I’m feeling very restless at the moment. I can’t settle at anything, I can’t seem to get comfortable and I can’t stop fidgeting.
Something to do with Elias turning two, and our mini chicken pox epidemic, the girls going back to school, and my grandmother moving house and a milli0n other things that I can’t or don’t feel like talking about – nothing life altering, just lots of little things that add up to one big squirmy picture.
And I’ve tried to write this blog post about half a dozen times now and I’m not even sure I know what I want to write it about.
Something to do with perfection and the lack of it.
The way that we watch our children vanish into the world slowly, day by day.
The image of parenthood that we project, the serenity and perfection of the frozen image as opposed to the mess and chaos of actually living it.
The contrast between the stories we choose to tell, the images we crop to hide overflowing baskets of washing or the stacks of discarded toys in the background. The way we edit our lives to create coherence and some kind of order.
I was playing with Elias this morning – our first whole day of being absolutely alone in the house for two months – and we were both lying on our bellies building block towers and wrestling and I realised it was the first time in ages that I had just concentrated on being with him. Not writing about it, not photographing it, not tweeting about it. Just playing and being fully present in that moment.
And then he jumped on my belly and winded me and I lost whatever deep philosophical realisation I was on the verge of having in the joy of rolling around on the floor making exaggerated pain noises while he laughed his backside off.
I spend so much time taking photos of the kids doing stuff. And then I go through and I choose what I think are the best ones – when what I really mean is the clearest ones, the neatest ones, the ones where you can see what they’re making best or where they’re all smiling.

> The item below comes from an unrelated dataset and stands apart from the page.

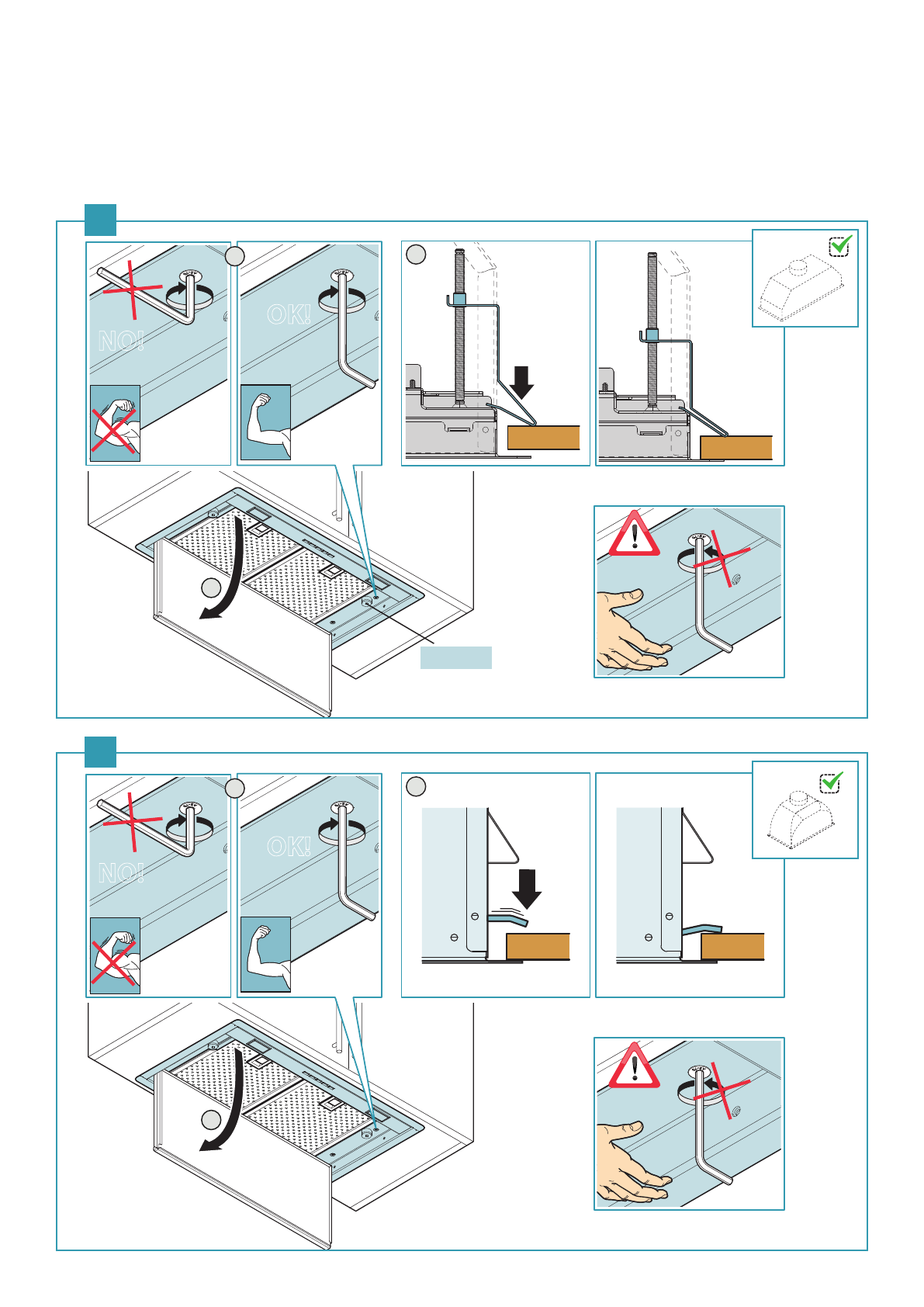 NO!

OK!

NO!

OK!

And actually sometimes the best ones are the ones where they’re a blur of motion or they’re snorting juice out of their nose as the shutter clicks because that’s the moment. It’s a brief and true representation of the thing, as opposed to the idealised version that maybe we present most of the time without consciously thinking about it. The tidy, manageable version.
Life’s not tidy. And some of the best moments are the ones that you don’t necessarily over think or have time to polish up to share. And maybe the cure for my restlessness is to just throw myself on the floor a bit more often.